Spin and the Coulomb Gap in the Half-Filled Lowest Landau Level
J.P. Eisenstein, T. Khaire, D. Nandi, A.D.K. Finck, L.N. Pfeiffer, and, K.W. West

TL;DR
This paper investigates how an in-plane magnetic field influences the Coulomb gap in tunneling between two 2D electron systems at half filling, revealing a link to spin polarization transitions.
Contribution
It demonstrates the dependence of the Coulomb gap on in-plane magnetic fields and connects this behavior to the spin polarization state of the system.
Findings
Coulomb gap width increases sharply with in-plane field at low density.
Abrupt leveling off of gap width correlates with spin polarization transition.

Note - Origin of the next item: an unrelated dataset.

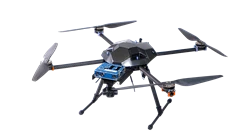 Professional Multirotor Drone System with Variable Payloads PRO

Tunneling gap provides insights into spin configurations at high magnetic fields.
Abstract
The Coulomb gap observed in tunneling between parallel two-dimensional electron systems, each at half filling of the lowest Landau level, is found to depend sensitively on the presence of an in-plane magnetic field. Especially at low electron density, the width of the Coulomb gap at first increases sharply with in-plane field, but then abruptly levels off. This behavior appears to coincide with the known transition from partial to complete spin polarization of the half-filled lowest Landau level. The tunneling gap therefore opens a new window onto the spin configuration of two-dimensional electron systems at high magnetic field.